(Beginning of Input data)
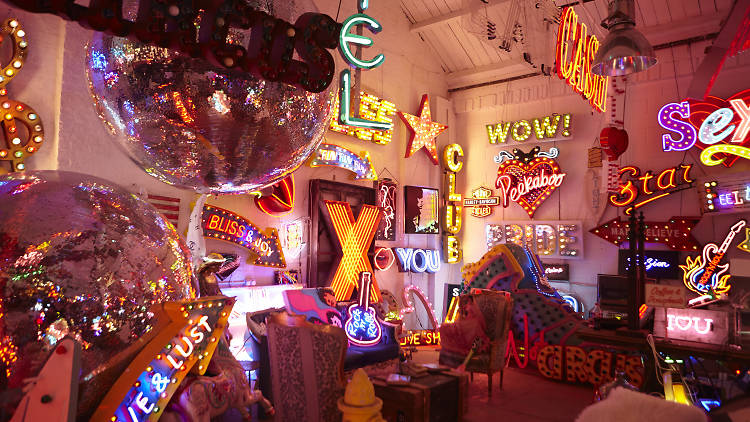 Bathe in neon light at God’s Own Junkyard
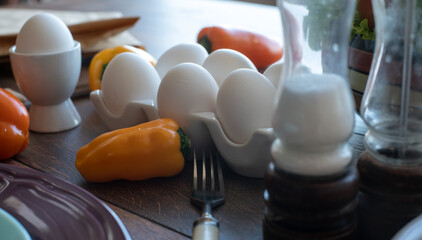 Eggs and sweet peppers on the table. Home kitchen. Soft focus on the background. Still life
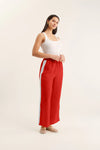 Woman wearing red pants with a white stripe on a beige background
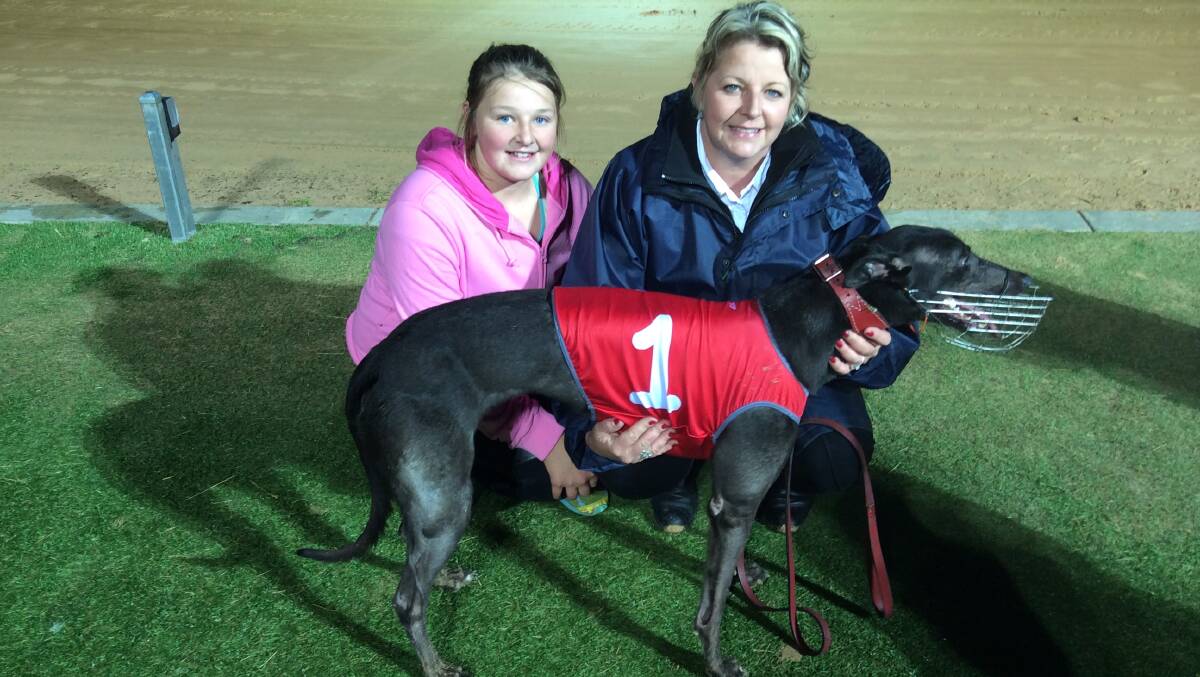 Lovely Banks trainer Kelly Bravo and her daughter Bronte with Ballarat Greyhound Cup heat winner Secret Spell at Morshead Park on Wednesday night.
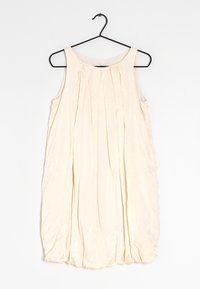 Pale beige sleeveless dress with subtle pleats, rounded neckline, and a flowing silhouette, made from a lightweight, textured fabric.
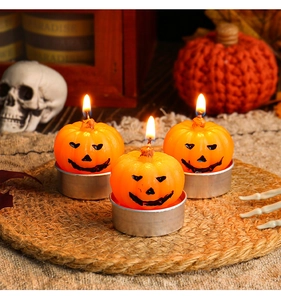 Three lit orange pumpkin candles on a woven mat with Halloween themed skull decor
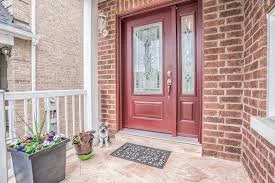 Red front door with glass panels, brick exterior, and a welcome mat. Potted plants with flowers are near the entrance.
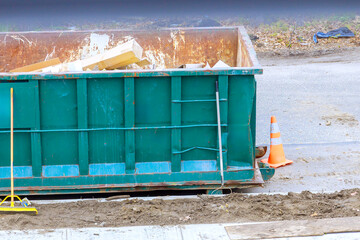 Workers dispose of construction waste in large container located on construction site suburban...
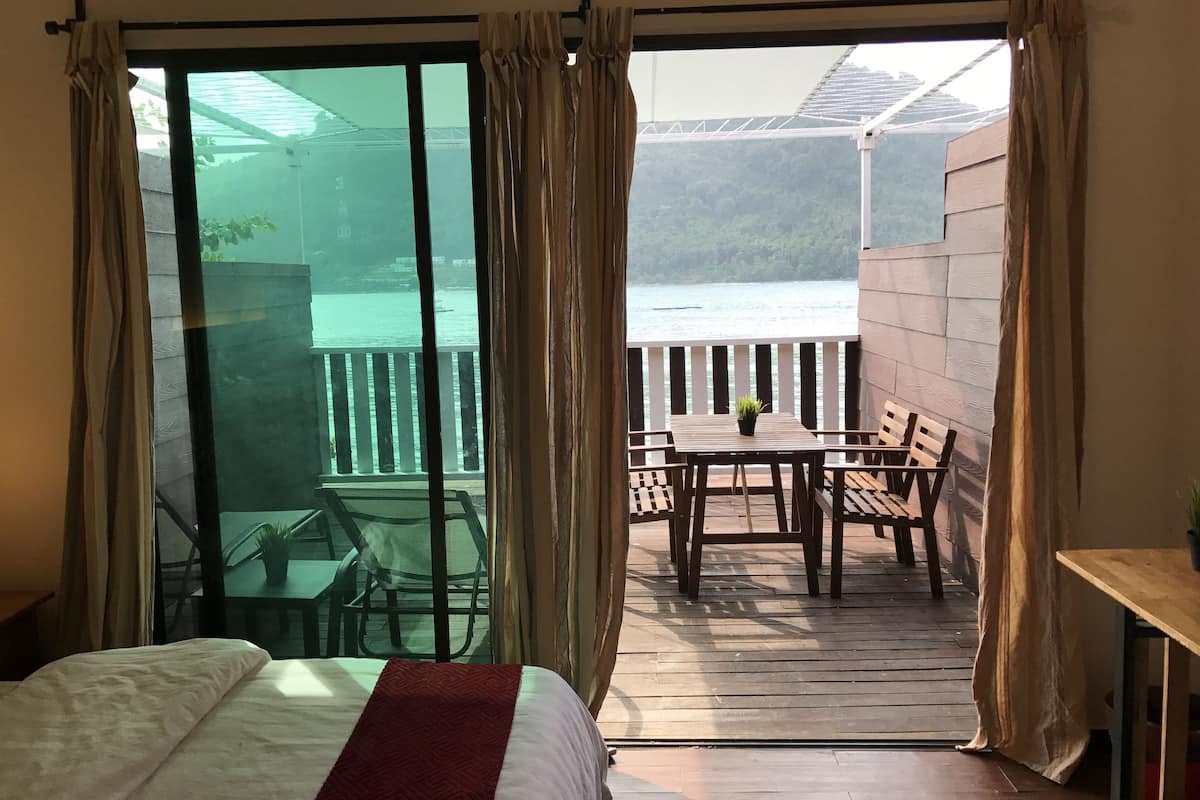 Une chambre avec un lit, un balcon doté d’une table et de chaises, et une vue sur une étendue d’eau.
(End of Input data)
**Work to be completed**
Without any of the pictures, reproduce the listing above exactly.

**Written answer**
 Bathe in neon light at God’s Own Junkyard
 Eggs and sweet peppers on the table. Home kitchen. Soft focus on the background. Still life
 Woman wearing red pants with a white stripe on a beige background
 Lovely Banks trainer Kelly Bravo and her daughter Bronte with Ballarat Greyhound Cup heat winner Secret Spell at Morshead Park on Wednesday night.
 Pale beige sleeveless dress with subtle pleats, rounded neckline, and a flowing silhouette, made from a lightweight, textured fabric.
 Three lit orange pumpkin candles on a woven mat with Halloween themed skull decor
 Red front door with glass panels, brick exterior, and a welcome mat. Potted plants with flowers are near the entrance.
 Workers dispose of construction waste in large container located on construction site suburban...
 Une chambre avec un lit, un balcon doté d’une table et de chaises, et une vue sur une étendue d’eau.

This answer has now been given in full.